The Maharashtra government’s plan to build a 34-km coastal road is rapidly running out of friends. The problem for its proponents is that the more they justify it, the more absurd it sounds. The government wants to build a coastal freeway in Mumbai, from Nariman Point in the city’s south to Kandivali in the western suburbs. But the voices of protest against it are growing.


On August 15, hundreds of people joined in protest against the coastal road. Already in July, Mumbai's fisherfolk decided to unanimously oppose the project. The Ghar Bachao Ghar Banao Andolan non-profit group has also issued its own statement condemning what it called a “futile” investment at the expense of the social sector and calling for “real and practical” transport alternatives.


The project now has two versions: a Rs 8,000-crore joint technical committee version that came out in 2011 and a newer, Rs 12,000 crore, detailed project report that was opened up for public comments recently. Objections to the new plan have now prompted its apologists to suggest alterations, such as doing away with the under-sea tunnels and building stilted roads over mangroves. But as we pointed out in an earlier article, the problem is the project itself, not its alignment.


Flawed premise


The new plan claims that the road will carry an average of 120,000 cars every day by 2019 from one end of the city to another. But experience tells us that the expected use of such projects are almost always over-optimistic, while their costs are underestimated. For example, the cost of the Bandra Worli Sea-link, a bridge across the sea connecting the island city with the first western suburb, for instance, overshot estimates by 430%, while it carries only about 40% of the traffic that was projected. Moreover, the new plan assumes that the traffic on the coastal road will increase over time, but the traffic on the sea-link has been virtually stagnant for the past five years.


The core assumption on which the entire justification of the new project rests is totally flawed. It is that car ownership in the Mumbai Metropolitan Region will grow at the rate of 2% up to 2043, from the current 139 cars per 1,000 persons to about 243 cars per 1,000. Consider for a moment this projection’s implications. Since cars do not carry their parking space with them, every car requires more than one parking space.


The number of parking spaces in New York are estimated to be between four to eight spaces per car. Assuming three parking spaces per car for Mumbai, the city will need about 60 square meters of space per car for off-street parking. With a population of 14 million by 2043, the city will have 3.4 million cars and require 20,412 hectares of built-up space just for parking. Viewed differently, the city will have to set aside net plot FSI of 1.4 only for cars.


Furthermore, if all these vehicles descend on the roads, they will require, at the rate of 15 square meters a car, 5,103 hectares of space, almost as much as the total proposed road area for Mumbai according to its new development plan. In other words, the coastal road may be viable for a city with 20% car owners, but 20% car ownership is certainly not tenable for Mumbai.


What might be of even greater surprise is that the government gives away parking space for almost nothing in a city with some of the world’s highest real estate prices. A square meter of residential space may easily cost up to 50 times the same area of off-street parking space, making it virtually a gift. This incentive encourages car use, in turn increasing traffic congestion and economic and social costs.


Yet one hardly finds planners complaining about market distortions due to the government’s parking policy. You may struggle to find affordable housing in Mumbai, but you will definitely find free or highly subsidised parking. While a city like London imposes heavy parking charges to manage vehicle demand and generate millions in revenue each year, in Mumbai, on-street parking is given away like charity. In other words, everyone pays for parking except the motorist.

** THINGS TO DO **
• a. Translate this sentence from the article on Mumbai's coastal road into Spanish: "On August 15, hundreds of people joined in protest against the coastal road."
• b. Reproduce the stretch of the article on Mumbai's coastal road from "Furthermore, if all" through "and social costs.".

** SUPPLIED ENTRIES **
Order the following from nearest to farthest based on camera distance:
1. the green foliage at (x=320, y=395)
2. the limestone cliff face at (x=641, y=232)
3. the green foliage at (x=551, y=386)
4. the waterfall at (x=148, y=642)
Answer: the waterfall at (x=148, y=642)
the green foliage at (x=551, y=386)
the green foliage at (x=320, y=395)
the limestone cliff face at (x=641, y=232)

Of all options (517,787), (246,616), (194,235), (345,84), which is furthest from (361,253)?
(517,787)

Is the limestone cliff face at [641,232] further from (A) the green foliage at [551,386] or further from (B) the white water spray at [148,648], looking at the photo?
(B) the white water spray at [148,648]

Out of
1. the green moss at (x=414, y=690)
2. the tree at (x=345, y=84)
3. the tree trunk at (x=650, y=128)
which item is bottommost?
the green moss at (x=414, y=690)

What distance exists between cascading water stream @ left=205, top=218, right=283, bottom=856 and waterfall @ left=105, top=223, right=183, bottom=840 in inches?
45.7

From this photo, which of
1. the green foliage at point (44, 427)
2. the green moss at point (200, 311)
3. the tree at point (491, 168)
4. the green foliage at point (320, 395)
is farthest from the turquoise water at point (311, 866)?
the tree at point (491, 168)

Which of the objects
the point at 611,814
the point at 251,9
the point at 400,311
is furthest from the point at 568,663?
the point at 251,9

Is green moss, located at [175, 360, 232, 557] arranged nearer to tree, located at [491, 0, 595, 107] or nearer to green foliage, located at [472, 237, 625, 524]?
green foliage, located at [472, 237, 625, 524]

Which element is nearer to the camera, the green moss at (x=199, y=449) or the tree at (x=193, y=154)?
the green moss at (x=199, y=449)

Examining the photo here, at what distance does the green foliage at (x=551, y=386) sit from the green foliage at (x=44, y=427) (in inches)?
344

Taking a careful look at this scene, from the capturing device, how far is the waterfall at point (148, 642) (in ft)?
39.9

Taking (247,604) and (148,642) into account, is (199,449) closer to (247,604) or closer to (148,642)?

** RESULTS BY TASK **
• a. El 15 de agosto, cientos de personas se sumaron a la protesta contra la carretera costera.

• b.
Furthermore, if all these vehicles descend on the roads, they will require, at the rate of 15 square meters a car, 5,103 hectares of space, almost as much as the total proposed road area for Mumbai according to its new development plan. In other words, the coastal road may be viable for a city with 20% car owners, but 20% car ownership is certainly not tenable for Mumbai.


What might be of even greater surprise is that the government gives away parking space for almost nothing in a city with some of the world’s highest real estate prices. A square meter of residential space may easily cost up to 50 times the same area of off-street parking space, making it virtually a gift. This incentive encourages car use, in turn increasing traffic congestion and economic and social costs.